Humans like rectangles. Almost to a worrying degree. Nearly all media we cram into rectangles, be it books, movies, pictures, even windows. If we view something, its probably through a rectangle. If we store something, it’s probably in a rectangular container from binders to laptops to shipping crates. And from many angles this makes no sense. Our field of view is elliptical, and yet we wear rectangular glasses. Our hands and fingers operate on circular fields of movement, and yet keyboards and touchscreens are rectangles. The simplest shape, the one our brain unconsciously organizes the world into, is triangles; so where did all the rectangles come from?
I’ll tell you, but first we must learn a lesson; Newtons 1st law of motion. To save you the jargon, it essentially states that objects will stay still if still, and keep moving if moving. If given the choice, as in gravity doesn’t pull it and nothing touches it, it will keep doing exactly what it was doing. The odd aspect of this is that it matters not whether it is still or moving.
So how can something be different and not be treated any differently? Because their difference is subjective. Movement is determinable by using a reference point; if a speedometer reads 60mph, it is referring to your motion relative to the reference point of the earth. If you set the reference point of the moving object and the stationary object to the respective object, both travel at 0 speed with no direction; In that frame of reference the two have no difference.
Let us leave the physics and try another example, one more down to earth. As I write the Emmys are being awarded.
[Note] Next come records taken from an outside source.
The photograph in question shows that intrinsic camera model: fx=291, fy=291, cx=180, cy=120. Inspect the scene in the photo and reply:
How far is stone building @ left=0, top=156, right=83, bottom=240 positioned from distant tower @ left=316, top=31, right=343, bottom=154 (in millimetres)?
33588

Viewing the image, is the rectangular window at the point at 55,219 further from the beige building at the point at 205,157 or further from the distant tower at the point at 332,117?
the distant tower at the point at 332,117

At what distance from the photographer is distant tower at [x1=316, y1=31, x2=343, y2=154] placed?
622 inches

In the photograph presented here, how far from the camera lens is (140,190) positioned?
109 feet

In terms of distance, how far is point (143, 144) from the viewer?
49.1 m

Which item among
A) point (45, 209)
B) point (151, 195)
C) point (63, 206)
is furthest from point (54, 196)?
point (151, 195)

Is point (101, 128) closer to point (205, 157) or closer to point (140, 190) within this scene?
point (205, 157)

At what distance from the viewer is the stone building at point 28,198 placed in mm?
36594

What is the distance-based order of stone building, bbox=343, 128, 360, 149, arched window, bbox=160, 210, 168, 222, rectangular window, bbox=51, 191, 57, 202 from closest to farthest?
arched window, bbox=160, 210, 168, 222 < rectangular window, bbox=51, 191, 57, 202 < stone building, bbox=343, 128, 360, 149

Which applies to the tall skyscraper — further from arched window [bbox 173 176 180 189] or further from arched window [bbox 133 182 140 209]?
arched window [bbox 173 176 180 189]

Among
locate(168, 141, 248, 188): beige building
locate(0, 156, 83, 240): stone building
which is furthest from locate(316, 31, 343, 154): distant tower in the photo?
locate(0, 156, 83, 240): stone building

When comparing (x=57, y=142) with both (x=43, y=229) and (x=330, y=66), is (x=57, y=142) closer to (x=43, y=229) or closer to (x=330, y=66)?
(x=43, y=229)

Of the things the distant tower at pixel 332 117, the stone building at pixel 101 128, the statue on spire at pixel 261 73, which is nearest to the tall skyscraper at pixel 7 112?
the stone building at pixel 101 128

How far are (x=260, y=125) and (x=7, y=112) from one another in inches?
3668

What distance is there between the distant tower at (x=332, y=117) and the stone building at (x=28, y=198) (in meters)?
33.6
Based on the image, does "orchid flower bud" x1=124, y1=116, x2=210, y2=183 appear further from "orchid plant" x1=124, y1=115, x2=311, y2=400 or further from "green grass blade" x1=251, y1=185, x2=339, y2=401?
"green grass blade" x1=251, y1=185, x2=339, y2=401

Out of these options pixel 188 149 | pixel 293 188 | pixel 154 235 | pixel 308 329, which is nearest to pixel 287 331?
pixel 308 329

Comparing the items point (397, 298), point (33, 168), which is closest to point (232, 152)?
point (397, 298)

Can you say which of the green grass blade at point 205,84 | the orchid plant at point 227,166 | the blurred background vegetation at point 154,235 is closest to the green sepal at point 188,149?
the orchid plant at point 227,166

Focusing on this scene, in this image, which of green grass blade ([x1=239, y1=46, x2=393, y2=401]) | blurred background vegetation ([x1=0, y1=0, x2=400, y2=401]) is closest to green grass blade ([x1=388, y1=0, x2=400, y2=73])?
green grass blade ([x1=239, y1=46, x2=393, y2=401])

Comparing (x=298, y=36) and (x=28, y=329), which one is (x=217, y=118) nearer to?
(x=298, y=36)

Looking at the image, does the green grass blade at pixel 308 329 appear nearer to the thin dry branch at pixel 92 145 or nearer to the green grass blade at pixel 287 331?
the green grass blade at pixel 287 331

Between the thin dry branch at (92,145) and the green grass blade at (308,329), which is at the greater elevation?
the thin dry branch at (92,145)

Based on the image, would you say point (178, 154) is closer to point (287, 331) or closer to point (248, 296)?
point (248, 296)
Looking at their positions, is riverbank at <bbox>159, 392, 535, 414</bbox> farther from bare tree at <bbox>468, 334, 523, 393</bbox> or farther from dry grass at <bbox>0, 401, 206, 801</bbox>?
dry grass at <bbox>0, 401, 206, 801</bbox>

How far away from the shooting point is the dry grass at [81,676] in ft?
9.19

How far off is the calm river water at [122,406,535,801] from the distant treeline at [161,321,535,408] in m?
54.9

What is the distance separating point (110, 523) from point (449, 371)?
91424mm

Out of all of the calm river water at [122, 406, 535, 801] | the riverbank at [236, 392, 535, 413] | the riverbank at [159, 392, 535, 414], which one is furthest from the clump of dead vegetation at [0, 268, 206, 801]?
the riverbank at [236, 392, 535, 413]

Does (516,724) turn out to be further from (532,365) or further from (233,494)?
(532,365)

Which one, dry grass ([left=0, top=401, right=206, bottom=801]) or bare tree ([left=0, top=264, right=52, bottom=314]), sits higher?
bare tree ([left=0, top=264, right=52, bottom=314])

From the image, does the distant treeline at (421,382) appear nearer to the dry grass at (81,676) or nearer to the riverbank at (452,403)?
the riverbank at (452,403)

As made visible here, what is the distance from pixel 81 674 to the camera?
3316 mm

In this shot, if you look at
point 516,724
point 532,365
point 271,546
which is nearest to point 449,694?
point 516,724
It is now that the best actors on television are being recognized for their achievement. I’ve muted twitter just for the occasion. But the fact I had to do so highlights an important frame of reference. I don’t care in the least who got what trophy or what the prettiest dress was on the red carpet. But the amount of people who do is so large I have to erect walls between me and them in order to carry on writing and hold on to my last marble. Surely if this is the case, then I must be missing something, right? To this I am forced to respond maybe, but I would also have to ask, have you heard of Arthur B. McDonald?
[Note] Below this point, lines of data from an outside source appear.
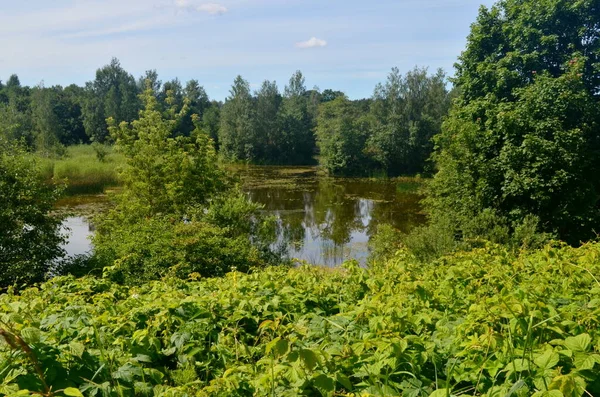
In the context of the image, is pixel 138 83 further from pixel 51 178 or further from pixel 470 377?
pixel 470 377

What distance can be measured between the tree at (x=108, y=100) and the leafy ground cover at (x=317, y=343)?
140ft

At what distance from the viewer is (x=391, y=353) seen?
1.90m

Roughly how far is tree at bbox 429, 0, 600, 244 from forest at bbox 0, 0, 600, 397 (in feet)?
0.17

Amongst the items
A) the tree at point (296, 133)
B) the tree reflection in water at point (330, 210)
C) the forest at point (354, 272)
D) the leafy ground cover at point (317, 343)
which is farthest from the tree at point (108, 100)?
the leafy ground cover at point (317, 343)

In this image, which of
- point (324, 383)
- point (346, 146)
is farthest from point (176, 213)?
point (346, 146)

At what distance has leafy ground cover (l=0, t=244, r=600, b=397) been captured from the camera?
5.58 ft

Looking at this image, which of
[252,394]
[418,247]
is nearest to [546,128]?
[418,247]

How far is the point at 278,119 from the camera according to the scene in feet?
153

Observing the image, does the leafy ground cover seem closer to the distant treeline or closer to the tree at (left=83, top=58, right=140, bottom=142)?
the distant treeline

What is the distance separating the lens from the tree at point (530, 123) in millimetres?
11281

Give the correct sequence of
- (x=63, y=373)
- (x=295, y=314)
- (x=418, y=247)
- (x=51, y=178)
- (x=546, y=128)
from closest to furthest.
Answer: (x=63, y=373) < (x=295, y=314) < (x=418, y=247) < (x=546, y=128) < (x=51, y=178)

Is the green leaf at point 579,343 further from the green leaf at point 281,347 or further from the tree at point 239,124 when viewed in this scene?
the tree at point 239,124

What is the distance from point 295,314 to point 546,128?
1108cm

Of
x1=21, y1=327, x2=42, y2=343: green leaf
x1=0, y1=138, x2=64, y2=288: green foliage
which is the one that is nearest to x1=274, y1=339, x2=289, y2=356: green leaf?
x1=21, y1=327, x2=42, y2=343: green leaf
Metaphorically, he tore up the fabric of reality and demanded it be made into a snuggie. Technically, he, along with Takaaki Kajita, discovered that neutrinos had mass, something they really should not have in the current standard model of physics. So the standard model must be rewoven to accommodate his discovery. For this, he was awarded the Nobel prize for physics last year. And where were you when this reality shattering development unfolded? Probably talking about how Kevin Spacey was amazing in House of Cards or how hilarious Amy Poehler is as Leslie Knope in Parks and Rec after they won Emmys the preceding week if you're anything like the people on twitter right now. Not quite on the same level as Arthur “remake the universe as a quilt in my image” B. McDonald are they?
And yet in all probability, this is the first time you’ve heard of Arthur. And that’s ok, I looked him up just for this piece; I had no idea who he was 30 minutes ago. You may vote Knope, some may honor Arthur, and I was probably listening to a new album I had gotten the previous week for my birthday. We all have different reference points in terms of what is important; these reference points create our rectangular frames of reference.
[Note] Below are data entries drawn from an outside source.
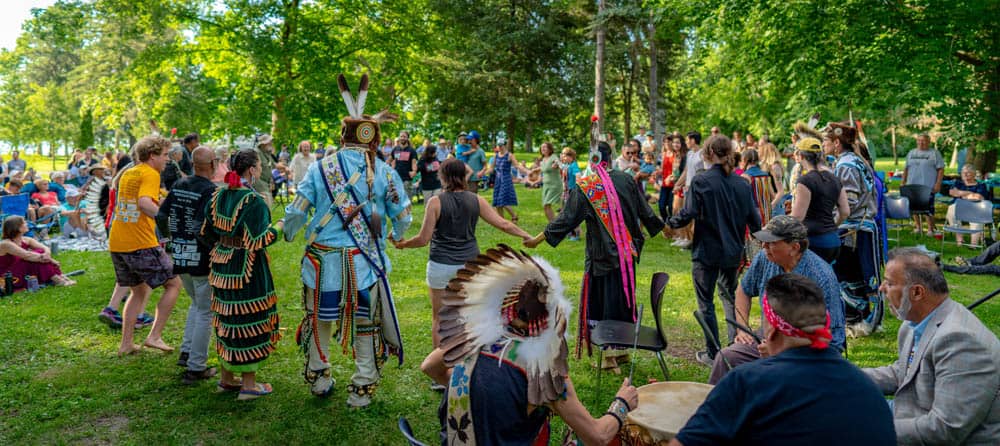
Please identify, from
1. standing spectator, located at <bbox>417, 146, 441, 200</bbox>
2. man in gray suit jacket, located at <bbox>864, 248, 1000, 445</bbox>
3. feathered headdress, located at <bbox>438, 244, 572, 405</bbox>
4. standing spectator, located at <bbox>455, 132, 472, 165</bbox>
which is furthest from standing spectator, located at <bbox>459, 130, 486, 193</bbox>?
feathered headdress, located at <bbox>438, 244, 572, 405</bbox>

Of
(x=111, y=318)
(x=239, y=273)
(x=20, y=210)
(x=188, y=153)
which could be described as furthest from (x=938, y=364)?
(x=20, y=210)

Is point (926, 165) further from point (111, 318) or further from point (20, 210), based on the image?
point (20, 210)

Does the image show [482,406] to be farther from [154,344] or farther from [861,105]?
[861,105]

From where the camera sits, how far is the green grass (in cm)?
418

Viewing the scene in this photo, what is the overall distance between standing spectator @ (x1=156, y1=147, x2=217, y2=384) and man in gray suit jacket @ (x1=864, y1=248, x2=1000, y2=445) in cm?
435

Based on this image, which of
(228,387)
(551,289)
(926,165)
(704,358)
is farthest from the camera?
(926,165)

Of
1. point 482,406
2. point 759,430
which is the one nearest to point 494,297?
point 482,406

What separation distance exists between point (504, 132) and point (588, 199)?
2889cm

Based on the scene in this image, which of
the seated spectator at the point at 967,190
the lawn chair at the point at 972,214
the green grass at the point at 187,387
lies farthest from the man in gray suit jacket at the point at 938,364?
the seated spectator at the point at 967,190

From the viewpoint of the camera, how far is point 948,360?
8.39 ft

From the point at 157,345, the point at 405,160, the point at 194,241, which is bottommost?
the point at 157,345

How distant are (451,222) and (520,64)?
27069mm

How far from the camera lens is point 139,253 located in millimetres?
5574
I could tell you that we love rectangles because gravity likes right angles for structural reasons, that putting information are right angles allows it to be compact, or that making an arc keyboard is really hard to do. But we like rectangles because we’ve always like rectangles. We started using rectangles because they were good at some things and just never stopped. We've put ourselves into a rectangular frame of reference for various rational reasons, and rather than make a new frame for new things, we just use the rectangular one. We’re blockheads. So the rectangles make more rectangles until eventually someone taps some rectangles on his rectangle while looking at rectangles displayed on his rectangle to write a rectangular column about why we like rectangles.